Bipolar Disabled Navy Veteran Seeks One Time Personal Assistance Grant
by Marion Keith Boatman
(Axtell, TX, USA)
My name is Marion Keith Boatman. I am an honorably discharged US Navy veteran with bipolar disorder, diagnosed and treated since 1981.
I am 53 years old, divorced with two grown sons.
I currently receive a veterans pension with a pay deduction because of previous accidental over payment, I now only receive $865 a month to survive on.
I have yet to file for service-connected disability. There is no doubt that my service duty period aggravated and began my first extreme bipolar episode, which led to early discharge.
Once home I experienced bipolar episodes from then on.

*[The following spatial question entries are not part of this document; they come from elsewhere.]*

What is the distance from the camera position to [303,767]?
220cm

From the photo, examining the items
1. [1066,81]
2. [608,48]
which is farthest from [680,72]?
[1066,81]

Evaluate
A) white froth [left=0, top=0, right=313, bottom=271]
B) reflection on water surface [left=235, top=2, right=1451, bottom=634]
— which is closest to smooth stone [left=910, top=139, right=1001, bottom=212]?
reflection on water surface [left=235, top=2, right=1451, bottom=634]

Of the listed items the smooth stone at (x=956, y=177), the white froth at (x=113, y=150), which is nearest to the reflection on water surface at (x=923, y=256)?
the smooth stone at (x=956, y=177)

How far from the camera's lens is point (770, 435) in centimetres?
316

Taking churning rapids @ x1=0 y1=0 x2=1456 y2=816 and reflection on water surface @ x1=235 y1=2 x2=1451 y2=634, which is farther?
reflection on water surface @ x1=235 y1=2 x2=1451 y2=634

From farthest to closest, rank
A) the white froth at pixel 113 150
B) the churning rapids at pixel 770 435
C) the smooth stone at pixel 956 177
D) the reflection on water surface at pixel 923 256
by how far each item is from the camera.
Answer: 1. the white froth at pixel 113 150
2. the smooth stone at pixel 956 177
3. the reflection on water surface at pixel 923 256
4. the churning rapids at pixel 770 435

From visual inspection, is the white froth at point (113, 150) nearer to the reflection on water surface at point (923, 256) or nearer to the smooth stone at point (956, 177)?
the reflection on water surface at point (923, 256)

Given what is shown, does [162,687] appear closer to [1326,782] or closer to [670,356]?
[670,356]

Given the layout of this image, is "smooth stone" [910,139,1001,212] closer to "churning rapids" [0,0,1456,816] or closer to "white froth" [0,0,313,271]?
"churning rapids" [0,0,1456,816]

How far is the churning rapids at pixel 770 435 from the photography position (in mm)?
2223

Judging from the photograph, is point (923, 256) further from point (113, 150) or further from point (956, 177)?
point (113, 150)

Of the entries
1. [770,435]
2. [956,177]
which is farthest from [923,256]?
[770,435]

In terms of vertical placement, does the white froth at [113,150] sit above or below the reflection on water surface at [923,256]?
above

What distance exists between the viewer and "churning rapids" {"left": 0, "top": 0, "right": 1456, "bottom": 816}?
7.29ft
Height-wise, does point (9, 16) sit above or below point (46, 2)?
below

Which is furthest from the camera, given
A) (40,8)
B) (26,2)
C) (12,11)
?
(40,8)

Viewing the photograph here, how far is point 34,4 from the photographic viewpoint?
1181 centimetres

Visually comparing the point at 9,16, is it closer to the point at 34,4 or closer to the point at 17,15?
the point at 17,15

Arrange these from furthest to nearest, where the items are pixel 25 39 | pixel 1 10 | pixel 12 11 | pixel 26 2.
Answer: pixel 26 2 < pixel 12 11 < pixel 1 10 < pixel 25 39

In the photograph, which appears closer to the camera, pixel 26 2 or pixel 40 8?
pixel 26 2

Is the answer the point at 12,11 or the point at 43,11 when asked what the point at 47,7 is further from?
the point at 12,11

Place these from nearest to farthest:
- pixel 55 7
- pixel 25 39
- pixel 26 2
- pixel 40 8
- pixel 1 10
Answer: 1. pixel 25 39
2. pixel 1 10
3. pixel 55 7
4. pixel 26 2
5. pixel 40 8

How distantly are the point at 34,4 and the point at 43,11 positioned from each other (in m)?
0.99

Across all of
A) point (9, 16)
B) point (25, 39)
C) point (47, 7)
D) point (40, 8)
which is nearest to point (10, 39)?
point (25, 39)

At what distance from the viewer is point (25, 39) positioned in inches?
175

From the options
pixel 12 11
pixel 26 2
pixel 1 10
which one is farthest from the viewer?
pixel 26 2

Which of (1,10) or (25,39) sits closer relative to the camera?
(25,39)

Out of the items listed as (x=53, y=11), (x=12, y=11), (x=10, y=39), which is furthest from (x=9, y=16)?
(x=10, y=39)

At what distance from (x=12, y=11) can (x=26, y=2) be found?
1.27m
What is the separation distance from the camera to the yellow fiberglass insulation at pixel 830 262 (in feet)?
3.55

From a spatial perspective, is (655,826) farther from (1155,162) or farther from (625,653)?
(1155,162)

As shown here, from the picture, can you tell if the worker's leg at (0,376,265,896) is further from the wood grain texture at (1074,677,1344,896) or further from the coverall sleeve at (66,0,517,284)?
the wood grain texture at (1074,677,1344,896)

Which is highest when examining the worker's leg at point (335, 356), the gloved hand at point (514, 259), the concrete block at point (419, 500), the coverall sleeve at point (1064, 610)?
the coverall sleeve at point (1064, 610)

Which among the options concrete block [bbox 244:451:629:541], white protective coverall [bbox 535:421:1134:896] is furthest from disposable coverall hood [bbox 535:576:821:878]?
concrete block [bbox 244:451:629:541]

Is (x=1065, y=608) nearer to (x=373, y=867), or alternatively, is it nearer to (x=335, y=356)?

I had not before my service period, at which time I was 17 years old.
It destroyed my marriage years ago. I lost both my sons. I ran away and lived on the streets and hid away from my family because of bipolar episodes, which I had never had prior to being in the Navy.
I have no home of my own. I live with my parents, and at times during episodes I still run away and live periods on the streets homeless.
I pay my monthly $865 to my family for housing, food, transporting me, clothes etc.
I have no vehicle, nor will I ever have the money to purchase a vehicle and live on my own at my present pay rate.
I plead for a one-time assistance grant to be able to situate myself as a normal citizen, which I feel I deserve.
This is my first attempt and most likely only attempt to make a request for a personal assistance grant for bipolar disorder for a disabled vet on pension.
My life at this time is a humiliation: walking, no vehicle, no home of my own, no furnishings. I am 53 years old and own some clothes and live with my parents.
I am looking for a one-time grant to help me get on my feet to live the life every American veteran deserves and needs to feel whole again.